The privilege, however, does not cover all the communications between the lawyer and the client. In the administration of justice, it is sometimes required that the matter of the communication need to be divulged. In determining whether the communication is privileged, it is necessary to determine the existence of the three important preconditions of the privilege. One, there should be communication between the client and the lawyer. Underlying this, however, the facts arising from the communication may not be considered as privileged. But the distinction between communication and facts is yet to be settled.
Generally, facts is considered as an element of the communication, but such fact cannot be claimed as privilege in case to case basis. For example, a documents containing necessary information may have been given to the lawyer during the client-lawyer relationship. The communication that has transpired may be considered as privileged but the fact that documents exists cannot be denied. Furthermore, the information containing in the said documents is protected by the privilege. The second pre-condition of the privilege is that the communication should entail the seeking or giving of the legal advice.
Basically, the role of the lawyers is to give legal advice and help the client defend his cause of action. Thus, the privilege applies to communication where the profession is applied. Communications other than the search for legal advice is not privileged. The third precondition is that the communication should be intended by the parties to be confidential. As a general rule, all communications made in the client-lawyer relationship is presumed as confidential. However, such presumption can be rebutted by the other parties by presenting justifiable reasons. Communications cannot be said to be privileged in several instances.
One is where client did not actually sought or the lawyer did not offer legal advice. Second, is when confidentiality is not intended by the parties. Lastly, privilege does not apply communication intended to commit illegal or unlawful acts. As has been earlier stated, information has a free flow in the society, especially on this technological era. But the freedom in sharing and obtaining the information shall not be abused. There is information that is deemed to be protected and as such can rightly be required by any person having interest to such. However, rights to possess the information can be conflicting.
For the purposes of balancing the rights, the PIPEDA has been enacted. Personal Information Protection and Electronic Documents Act (PIPEDA) have been enacted to protect the personal information that has been collected, used, or disclosed in communication or transactions. . At the same time, the act has also been enacted in support to the electronic flow of information in electronic commerce. In an overview, the act puts a “balance on the individual’s right to have personal information kept with an organization’s need to collect, use, and disclose personal information where necessary.

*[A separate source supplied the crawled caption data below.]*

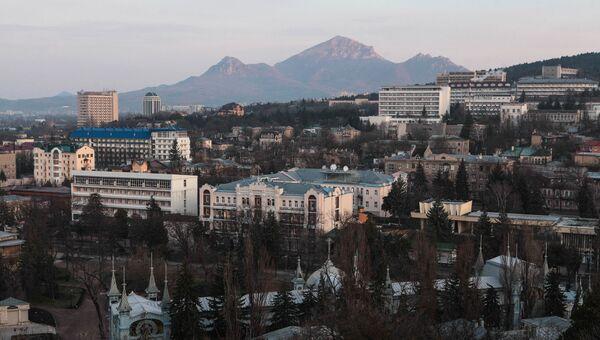 Вид на город Пятигорск со склона горы Машук. Архивное фото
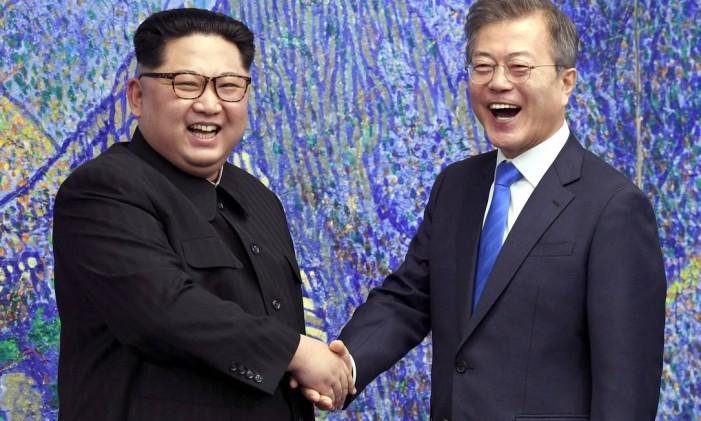Kim e Moon se cumprimentam com sorrisos abertos Foto: AP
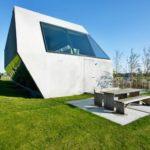 Загородный дом в стиле деконструктивизма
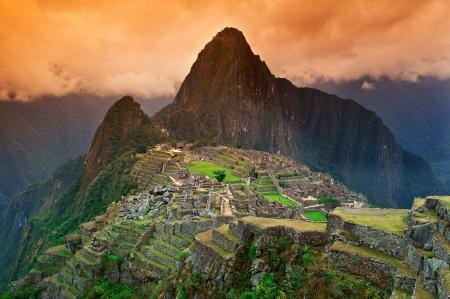 Vue de la cité perdue inca de Machu Picchu près de Cusco, au Pérou. Banque d'images - 10599106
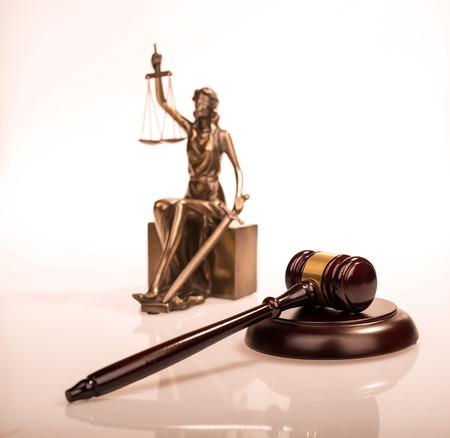 orden judicial: Mazo de madera en la mesa de madera, concepto de la ley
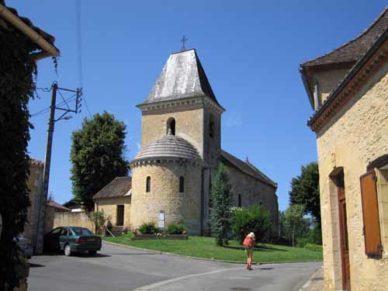 Walking in France: Passing through Saint-Cernin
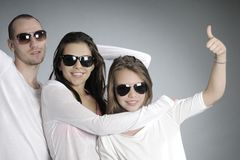 Tonår som visar det ok tecknet Fotografering för Bildbyråer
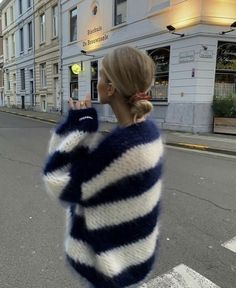 Mode Outfits, Fashion Outfits, Fashion Tips, Fashion Skirts, Warm Outfits, Fashion Quotes, Stylish Outfits, Gros Pull Mohair, Winter Fits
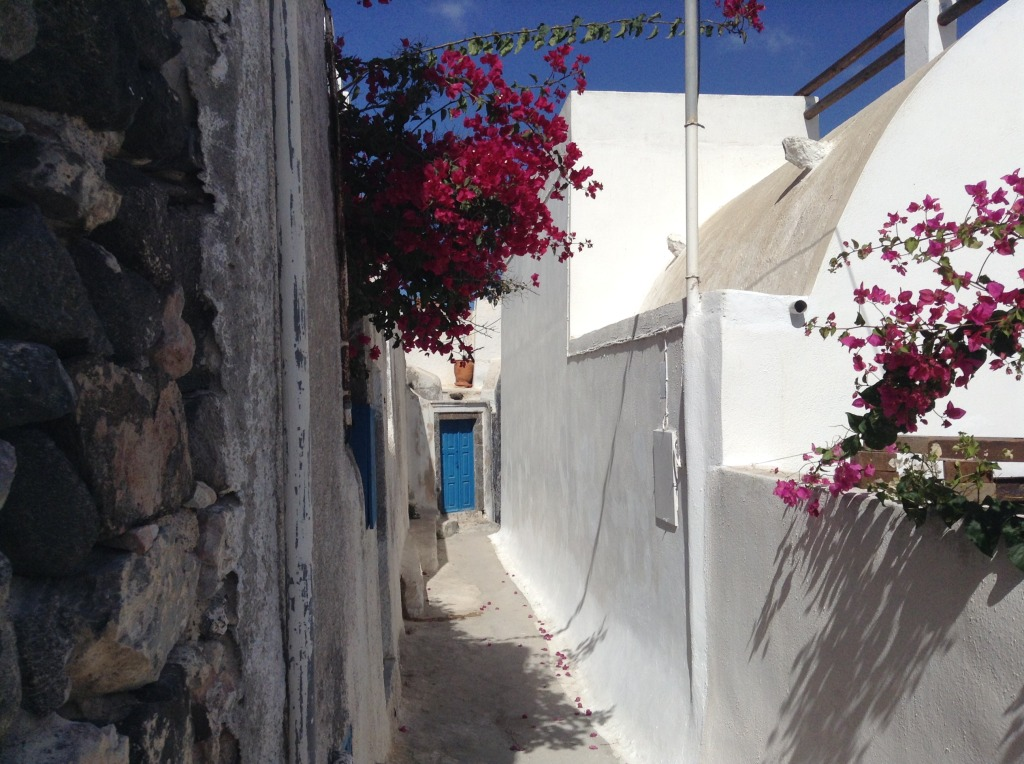 Down the backstreets of Pyrgos. Quietude. ©2014 Derek Henry Flood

” In addition, the act is applicable to both provincial and federal organizations. While information may be given to employers, it follows that the employers should protect and respect the privacy of the information provided and obtained from their employees or an individual. At the same time, individual giving information has a right to claim back such information. In case of violation of privacy and resistance of the organization in providing the information, the aggrieved employee or individual may lodge his complaint before the office of the Privacy Commissioner of Canada.